**LESETEXT**
Energie

Brutale Belastung


Warum Ökostrom mittelständische Betriebe in Gefahr bringt

Wendlingen. Strom wird deutlich teurer: Für viele Millionen privater Verbraucher ist das zwar ziemlich ärgerlich – aber verkraftbar. Dramatischer sieht das in mittelständischen Firmen aus. „Was da geschieht, kann die Existenz eines Betriebes gefährden“, warnt Armin Knauer, „und ich werde von vielen Unternehmer-Kollegen dazu gedrängt, das deutlich zu machen.“

Beispielhaft führt der Südwesttextil-Präsident durch ein Unternehmen seiner eigenen Firmengruppe HOS: durch die Wendlinger Spinnerei Otto Textil GmbH. Davon, dass hier die Maschinen laufen, hängen rund 80 Arbeitsplätze ab.

Noch laufen die modernen Anlagen hinter den denkmalgeschützten Mauern rund um die Uhr, an sieben Tagen in der Woche. Produziert werden vor allem synthetische Spezialgarne, 1,2 Millionen Kilo pro Jahr. Zwei Drittel davon werden exportiert.

**DATENTEIL**
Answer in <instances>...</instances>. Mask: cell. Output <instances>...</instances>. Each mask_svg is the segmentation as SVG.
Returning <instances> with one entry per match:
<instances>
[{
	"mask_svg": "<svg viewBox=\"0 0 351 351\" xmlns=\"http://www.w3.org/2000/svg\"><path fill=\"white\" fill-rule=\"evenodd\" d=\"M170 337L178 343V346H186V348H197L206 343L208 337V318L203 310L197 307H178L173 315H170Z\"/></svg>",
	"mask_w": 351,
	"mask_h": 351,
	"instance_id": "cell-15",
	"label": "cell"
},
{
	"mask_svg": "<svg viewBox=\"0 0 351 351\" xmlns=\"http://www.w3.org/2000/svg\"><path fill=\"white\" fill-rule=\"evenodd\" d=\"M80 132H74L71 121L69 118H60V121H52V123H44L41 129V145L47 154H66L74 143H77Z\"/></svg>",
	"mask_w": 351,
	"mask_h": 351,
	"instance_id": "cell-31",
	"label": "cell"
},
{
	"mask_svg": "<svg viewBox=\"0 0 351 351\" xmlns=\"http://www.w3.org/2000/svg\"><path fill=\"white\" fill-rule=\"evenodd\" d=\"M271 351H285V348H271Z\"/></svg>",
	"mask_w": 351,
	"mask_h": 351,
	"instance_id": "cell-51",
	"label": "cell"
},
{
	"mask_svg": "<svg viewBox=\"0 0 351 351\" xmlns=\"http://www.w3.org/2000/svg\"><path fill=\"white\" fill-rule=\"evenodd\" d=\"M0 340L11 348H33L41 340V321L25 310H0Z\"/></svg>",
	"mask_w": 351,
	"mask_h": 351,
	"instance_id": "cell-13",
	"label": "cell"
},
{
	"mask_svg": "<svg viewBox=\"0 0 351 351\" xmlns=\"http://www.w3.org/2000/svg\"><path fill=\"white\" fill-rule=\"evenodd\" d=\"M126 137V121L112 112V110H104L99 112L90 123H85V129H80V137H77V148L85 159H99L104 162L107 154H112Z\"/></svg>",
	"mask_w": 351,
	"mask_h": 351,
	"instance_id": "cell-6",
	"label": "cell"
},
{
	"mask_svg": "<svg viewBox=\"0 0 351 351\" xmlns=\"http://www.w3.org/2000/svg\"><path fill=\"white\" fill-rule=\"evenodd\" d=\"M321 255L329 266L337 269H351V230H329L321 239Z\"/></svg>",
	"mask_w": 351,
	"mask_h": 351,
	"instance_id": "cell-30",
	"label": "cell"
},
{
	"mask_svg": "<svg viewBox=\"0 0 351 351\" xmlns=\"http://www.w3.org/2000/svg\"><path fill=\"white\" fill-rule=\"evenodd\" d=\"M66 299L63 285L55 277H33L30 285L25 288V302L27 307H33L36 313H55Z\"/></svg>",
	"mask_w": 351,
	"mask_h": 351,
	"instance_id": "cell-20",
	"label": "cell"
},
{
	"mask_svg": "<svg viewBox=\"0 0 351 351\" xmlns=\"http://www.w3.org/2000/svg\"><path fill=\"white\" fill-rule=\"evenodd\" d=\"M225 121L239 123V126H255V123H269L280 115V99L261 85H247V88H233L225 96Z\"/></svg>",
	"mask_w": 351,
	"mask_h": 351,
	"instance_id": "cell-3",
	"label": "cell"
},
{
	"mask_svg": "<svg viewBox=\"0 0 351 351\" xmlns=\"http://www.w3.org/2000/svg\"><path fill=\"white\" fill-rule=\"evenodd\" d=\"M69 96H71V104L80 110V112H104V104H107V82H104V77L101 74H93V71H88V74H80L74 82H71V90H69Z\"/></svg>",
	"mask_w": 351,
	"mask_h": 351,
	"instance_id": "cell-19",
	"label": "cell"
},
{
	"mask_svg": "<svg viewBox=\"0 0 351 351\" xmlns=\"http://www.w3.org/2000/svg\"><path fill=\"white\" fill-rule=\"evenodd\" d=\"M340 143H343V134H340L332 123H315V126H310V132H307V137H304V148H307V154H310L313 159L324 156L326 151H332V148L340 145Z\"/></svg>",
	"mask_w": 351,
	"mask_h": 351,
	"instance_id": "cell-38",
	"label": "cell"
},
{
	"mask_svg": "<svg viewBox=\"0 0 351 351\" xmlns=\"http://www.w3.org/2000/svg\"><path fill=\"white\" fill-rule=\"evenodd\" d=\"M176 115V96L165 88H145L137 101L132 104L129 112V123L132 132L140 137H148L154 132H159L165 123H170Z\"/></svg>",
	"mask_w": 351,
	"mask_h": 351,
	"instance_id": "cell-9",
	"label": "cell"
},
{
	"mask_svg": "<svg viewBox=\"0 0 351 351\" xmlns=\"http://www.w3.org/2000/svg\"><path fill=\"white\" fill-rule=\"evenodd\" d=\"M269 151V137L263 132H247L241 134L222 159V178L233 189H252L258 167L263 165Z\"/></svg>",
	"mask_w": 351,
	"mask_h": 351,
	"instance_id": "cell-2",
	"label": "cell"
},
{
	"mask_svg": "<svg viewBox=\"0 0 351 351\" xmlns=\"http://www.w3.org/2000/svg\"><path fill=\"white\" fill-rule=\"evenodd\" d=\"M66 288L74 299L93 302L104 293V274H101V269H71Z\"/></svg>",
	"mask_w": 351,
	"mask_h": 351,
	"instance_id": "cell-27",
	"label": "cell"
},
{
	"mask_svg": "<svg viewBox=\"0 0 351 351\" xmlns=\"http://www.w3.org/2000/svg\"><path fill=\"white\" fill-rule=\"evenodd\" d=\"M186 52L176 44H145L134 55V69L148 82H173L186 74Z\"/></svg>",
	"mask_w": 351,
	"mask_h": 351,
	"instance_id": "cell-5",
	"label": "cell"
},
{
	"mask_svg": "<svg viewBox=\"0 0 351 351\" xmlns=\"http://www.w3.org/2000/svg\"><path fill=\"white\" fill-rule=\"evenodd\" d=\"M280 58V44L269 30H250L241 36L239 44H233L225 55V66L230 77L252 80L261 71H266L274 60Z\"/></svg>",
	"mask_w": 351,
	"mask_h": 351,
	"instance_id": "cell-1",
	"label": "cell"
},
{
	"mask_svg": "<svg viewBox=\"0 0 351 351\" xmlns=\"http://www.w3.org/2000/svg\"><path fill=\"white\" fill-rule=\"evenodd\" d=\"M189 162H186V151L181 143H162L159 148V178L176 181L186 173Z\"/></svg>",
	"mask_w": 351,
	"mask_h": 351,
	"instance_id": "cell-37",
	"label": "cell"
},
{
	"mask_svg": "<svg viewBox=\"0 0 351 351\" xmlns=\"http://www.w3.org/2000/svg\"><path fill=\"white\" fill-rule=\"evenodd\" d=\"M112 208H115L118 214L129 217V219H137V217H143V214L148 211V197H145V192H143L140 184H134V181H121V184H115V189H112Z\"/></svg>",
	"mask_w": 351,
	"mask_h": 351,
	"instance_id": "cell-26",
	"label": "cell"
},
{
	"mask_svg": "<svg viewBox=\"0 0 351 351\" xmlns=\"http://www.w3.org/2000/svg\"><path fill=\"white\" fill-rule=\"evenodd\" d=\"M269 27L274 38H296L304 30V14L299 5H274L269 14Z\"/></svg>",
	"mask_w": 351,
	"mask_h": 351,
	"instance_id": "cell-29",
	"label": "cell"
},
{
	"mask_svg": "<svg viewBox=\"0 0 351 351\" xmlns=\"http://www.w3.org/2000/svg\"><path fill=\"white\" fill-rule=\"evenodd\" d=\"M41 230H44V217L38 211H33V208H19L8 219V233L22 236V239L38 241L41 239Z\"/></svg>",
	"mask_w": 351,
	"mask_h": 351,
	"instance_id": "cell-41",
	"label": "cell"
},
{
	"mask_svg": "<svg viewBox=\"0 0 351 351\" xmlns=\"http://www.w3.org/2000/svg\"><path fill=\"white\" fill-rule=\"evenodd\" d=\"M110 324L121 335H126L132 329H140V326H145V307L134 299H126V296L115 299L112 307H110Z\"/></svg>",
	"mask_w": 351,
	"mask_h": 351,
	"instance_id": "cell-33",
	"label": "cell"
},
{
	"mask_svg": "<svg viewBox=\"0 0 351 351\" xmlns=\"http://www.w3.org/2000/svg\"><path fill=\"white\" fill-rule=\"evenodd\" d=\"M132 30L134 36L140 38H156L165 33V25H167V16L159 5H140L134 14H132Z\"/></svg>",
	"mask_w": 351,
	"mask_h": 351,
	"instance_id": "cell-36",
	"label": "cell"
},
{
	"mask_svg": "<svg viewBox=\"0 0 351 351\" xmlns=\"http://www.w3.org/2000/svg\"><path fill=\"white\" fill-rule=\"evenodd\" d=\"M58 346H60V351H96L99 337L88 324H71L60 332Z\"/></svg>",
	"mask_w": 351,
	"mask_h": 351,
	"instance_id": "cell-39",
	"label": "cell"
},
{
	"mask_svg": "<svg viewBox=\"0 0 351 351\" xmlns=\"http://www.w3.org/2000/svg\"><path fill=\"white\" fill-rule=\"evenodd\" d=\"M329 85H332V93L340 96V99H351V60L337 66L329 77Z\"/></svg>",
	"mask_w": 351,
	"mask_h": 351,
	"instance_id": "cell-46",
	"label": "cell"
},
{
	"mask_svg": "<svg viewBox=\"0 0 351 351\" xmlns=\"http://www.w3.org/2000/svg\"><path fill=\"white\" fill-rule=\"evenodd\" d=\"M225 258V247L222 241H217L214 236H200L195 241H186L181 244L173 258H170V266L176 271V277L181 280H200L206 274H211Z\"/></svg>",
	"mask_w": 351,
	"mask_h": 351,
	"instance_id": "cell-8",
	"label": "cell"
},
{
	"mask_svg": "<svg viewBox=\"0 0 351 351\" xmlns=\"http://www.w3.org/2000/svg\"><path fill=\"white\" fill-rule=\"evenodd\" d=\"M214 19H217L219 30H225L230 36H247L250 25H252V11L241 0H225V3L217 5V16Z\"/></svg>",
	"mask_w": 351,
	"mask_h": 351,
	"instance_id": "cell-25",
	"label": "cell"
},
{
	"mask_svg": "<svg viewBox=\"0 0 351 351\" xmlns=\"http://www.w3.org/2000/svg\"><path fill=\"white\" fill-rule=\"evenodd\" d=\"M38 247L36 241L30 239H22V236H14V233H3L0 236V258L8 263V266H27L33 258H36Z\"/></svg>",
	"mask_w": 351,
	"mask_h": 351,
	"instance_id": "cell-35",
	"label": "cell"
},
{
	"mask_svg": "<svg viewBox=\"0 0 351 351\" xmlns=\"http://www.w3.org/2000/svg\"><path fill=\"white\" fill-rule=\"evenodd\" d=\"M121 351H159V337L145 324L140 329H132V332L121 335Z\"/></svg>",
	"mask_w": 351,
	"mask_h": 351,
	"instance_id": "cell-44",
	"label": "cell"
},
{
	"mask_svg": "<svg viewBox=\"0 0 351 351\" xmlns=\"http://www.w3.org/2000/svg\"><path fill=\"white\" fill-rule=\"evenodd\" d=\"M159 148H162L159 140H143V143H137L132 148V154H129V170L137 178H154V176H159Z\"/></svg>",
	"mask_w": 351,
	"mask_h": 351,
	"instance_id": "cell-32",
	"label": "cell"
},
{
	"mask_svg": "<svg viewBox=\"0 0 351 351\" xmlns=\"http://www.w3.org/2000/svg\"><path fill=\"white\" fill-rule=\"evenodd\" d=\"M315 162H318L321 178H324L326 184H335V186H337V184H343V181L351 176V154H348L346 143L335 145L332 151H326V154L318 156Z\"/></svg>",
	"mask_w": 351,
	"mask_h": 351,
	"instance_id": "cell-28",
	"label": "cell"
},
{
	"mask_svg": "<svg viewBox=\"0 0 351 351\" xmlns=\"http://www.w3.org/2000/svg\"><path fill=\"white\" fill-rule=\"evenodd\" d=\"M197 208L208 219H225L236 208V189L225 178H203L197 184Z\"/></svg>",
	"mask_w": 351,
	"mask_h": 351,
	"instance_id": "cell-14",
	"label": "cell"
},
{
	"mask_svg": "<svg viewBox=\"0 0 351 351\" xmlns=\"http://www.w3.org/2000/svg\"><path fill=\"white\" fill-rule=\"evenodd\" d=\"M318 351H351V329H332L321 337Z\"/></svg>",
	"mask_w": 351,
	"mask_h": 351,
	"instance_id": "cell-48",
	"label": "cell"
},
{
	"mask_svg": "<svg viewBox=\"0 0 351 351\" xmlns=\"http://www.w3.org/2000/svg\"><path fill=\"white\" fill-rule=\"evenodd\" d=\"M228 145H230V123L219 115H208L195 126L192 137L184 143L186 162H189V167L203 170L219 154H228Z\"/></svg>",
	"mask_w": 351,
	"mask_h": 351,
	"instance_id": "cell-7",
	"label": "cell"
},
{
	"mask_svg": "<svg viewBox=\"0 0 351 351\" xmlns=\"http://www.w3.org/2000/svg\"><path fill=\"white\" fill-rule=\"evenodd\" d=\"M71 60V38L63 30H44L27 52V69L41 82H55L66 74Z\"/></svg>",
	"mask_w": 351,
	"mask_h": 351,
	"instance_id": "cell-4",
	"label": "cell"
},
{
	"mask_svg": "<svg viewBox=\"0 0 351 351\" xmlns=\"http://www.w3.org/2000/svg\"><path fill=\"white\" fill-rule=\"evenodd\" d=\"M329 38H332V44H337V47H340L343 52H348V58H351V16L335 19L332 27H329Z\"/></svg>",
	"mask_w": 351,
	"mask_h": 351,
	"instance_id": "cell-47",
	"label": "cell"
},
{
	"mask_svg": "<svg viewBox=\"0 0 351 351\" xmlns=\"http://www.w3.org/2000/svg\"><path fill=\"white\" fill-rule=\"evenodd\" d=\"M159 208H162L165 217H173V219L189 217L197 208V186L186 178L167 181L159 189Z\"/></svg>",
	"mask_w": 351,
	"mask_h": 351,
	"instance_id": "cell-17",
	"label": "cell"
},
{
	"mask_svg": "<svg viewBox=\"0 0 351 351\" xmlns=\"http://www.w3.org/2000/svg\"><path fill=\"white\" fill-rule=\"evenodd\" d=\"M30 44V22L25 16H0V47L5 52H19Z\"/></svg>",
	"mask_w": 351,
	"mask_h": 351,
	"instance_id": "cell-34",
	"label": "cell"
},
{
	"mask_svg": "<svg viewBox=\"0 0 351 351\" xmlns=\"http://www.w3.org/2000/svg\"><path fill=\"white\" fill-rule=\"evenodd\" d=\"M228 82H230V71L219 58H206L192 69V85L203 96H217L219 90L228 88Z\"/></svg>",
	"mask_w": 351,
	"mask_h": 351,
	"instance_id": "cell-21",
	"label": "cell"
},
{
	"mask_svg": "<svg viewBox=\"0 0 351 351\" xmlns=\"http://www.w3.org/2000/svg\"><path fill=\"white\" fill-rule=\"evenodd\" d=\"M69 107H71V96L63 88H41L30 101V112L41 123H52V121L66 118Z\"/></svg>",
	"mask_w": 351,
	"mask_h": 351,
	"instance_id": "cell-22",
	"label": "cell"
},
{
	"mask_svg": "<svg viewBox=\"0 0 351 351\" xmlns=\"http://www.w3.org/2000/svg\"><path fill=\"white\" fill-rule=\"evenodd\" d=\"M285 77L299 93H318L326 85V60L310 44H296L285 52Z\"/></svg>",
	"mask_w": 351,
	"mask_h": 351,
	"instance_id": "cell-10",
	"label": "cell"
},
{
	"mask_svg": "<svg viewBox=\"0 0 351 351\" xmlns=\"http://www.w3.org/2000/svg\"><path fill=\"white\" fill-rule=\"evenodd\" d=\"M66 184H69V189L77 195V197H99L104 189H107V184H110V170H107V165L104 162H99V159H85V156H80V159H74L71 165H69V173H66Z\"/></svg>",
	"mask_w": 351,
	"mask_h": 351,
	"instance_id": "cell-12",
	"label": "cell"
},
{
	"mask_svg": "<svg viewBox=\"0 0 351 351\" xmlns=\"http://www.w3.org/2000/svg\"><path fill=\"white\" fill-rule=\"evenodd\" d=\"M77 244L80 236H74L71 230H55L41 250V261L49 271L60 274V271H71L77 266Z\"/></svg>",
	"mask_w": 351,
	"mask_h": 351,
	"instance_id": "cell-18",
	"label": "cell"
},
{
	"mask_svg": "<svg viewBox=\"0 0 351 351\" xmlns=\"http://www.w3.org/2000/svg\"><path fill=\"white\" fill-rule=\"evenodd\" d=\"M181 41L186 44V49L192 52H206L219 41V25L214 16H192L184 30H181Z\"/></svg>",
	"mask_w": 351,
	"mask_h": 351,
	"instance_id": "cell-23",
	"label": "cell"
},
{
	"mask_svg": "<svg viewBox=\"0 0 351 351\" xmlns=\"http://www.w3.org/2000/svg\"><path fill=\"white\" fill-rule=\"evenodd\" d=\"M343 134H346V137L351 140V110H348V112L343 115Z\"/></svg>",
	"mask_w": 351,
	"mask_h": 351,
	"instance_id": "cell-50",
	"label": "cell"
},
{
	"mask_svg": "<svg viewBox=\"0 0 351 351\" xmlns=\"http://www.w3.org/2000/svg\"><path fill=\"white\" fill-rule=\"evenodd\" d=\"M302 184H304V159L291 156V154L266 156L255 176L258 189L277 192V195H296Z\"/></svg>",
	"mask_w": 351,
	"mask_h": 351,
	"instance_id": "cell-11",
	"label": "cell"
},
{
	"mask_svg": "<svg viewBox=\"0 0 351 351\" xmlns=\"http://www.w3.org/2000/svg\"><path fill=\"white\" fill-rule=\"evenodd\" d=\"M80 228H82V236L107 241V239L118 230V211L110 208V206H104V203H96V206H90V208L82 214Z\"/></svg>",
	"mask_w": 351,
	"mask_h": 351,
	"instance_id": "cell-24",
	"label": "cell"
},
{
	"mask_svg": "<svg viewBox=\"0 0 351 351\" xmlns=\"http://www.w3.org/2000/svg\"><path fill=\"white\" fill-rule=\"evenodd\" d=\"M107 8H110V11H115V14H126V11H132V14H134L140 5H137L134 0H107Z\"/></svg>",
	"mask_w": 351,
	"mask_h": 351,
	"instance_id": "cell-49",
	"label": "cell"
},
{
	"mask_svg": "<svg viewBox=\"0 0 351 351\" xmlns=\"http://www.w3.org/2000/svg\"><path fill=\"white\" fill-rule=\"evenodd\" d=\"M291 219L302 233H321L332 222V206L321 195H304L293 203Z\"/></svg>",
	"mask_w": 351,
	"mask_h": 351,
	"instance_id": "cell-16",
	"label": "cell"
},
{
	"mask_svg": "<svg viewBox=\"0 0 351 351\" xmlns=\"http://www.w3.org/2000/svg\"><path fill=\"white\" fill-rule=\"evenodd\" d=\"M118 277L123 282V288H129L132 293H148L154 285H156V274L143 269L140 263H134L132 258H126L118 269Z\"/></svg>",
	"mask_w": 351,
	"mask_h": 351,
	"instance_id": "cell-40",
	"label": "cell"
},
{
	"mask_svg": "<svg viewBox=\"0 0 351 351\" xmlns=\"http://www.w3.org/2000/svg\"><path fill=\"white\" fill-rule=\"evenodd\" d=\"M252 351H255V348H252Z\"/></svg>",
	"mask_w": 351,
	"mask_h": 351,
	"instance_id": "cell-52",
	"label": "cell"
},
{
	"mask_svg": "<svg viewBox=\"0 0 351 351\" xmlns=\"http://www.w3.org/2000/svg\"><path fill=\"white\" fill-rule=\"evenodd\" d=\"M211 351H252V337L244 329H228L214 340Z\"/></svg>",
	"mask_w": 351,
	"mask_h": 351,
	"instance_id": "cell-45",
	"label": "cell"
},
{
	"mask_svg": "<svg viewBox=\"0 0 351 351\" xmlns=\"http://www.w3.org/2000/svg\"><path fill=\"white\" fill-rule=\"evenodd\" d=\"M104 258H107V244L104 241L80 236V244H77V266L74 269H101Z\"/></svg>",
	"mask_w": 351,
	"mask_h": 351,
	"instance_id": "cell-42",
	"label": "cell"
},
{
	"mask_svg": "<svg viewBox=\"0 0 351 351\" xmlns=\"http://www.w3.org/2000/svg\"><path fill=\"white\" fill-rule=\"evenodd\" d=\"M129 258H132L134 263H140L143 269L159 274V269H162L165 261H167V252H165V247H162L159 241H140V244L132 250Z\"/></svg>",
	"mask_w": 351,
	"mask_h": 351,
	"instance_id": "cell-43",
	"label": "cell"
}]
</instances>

**DIE AUFGABE**
Schreiben Sie den Lesetext über die steigenden Strompreise und die Wendlinger Spinnerei im Anschluss an seinen letzten Satz weiter.

**DIE LÖSUNG**
Und den Abnehmern etwa in der Türkei ist die Stromrechnung der Spinnerei völlig egal: „Die Kunden im Ausland lehnen es ab, für unsere Energiepolitik zu bezahlen“, hat Knauer festgestellt. Tatsächlich ist politisch bestimmt, was gerade passiert – dass der Strompreis steigt, liegt am rasanten Ausbau der erneuerbaren Energien.

Umlage steigt um mehr als 70 Prozent

Weil sich zum Beispiel immer mehr Bundesbürger Solaranlagen aufs Dach packen, steigt 2011 die sogenannte EEG-Umlage: Ökostrom wird ja nicht etwa mit Steuermitteln subventioniert, sondern einfach von fast allen Stromverbrauchern mit bezahlt.

Der Anstieg der Umlage ist gewaltig. Statt 2,047 Cent werden künftig 3,53 Cent pro Kilowattstunde fällig. HOS-Prokurist Frank Reiner zückt den Taschenrechner: „Das sind 72,5 Prozent mehr!“

Und Reiner rechnet vor, wie aus den Cent-Beträgen eine brutale Belastung für die Spinnerei wird: „Wir verbrauchen im Jahr etwa sechs Millionen Kilowattstunden – die höhere EEG-Umlage kostet uns also knapp 90.000 Euro extra – pro Jahr.“ Zusatzkosten, die im Betrieb hängen bleiben: Höhere Preise sind im international umkämpften Geschäft schwer durchzusetzen.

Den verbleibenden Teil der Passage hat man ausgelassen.